We recognize that there are limitations to our analysis. Most importantly, additional research is needed to extend our analysis to other metropolitan areas or ideally to the nation at large. While the Miami-Dade metropolitan area is highly diverse in both its race/ethnicity and political groupings, it does not precisely match the composition of these groups at the national level. In comparison to the nation, the Hispanic population is larger in Miami-Dade, and the makeup of the Hispanic population is different. Cubans are over-represented, and Mexicans are under-represented. Presidential voting dynamics are also a distinguishing feature within the metro area, but only remarkably for Miami-Dade County. While the Democrat majority vote grew from 2008 to 2016, the vote declined precipitously from 63.2% in 2016 to 53.3% in 2020, which has been attributed to a large swing of Cubans, Venezuelans, and other Latino groups to the Republican Party (Rodriguez, 2020). The Democratic advantage in the other two counties of Broward and Palm Beach has been much more stable but has also been trending downward since 2008. We recommend a national study of political/racial neighborhood choice, possibly following our methodology, which is feasible because all three data sources we used for Florida are publicly available for other states.

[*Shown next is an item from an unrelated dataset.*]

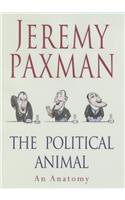 The Political Animal: An Anatomy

Lastly, we encourage research that seeks to better understand changes in racial/ethnic and political sorting over time. How relevant are changes in out-group dislike, changes in the homes and neighborhoods occupied by different groups, and changes in the types of homes and neighborhoods that each group prefers to occupy? Uncovering the relative importance of these factors may yield useful policy prescriptions for reducing racial/ethnic and political neighborhood segregation.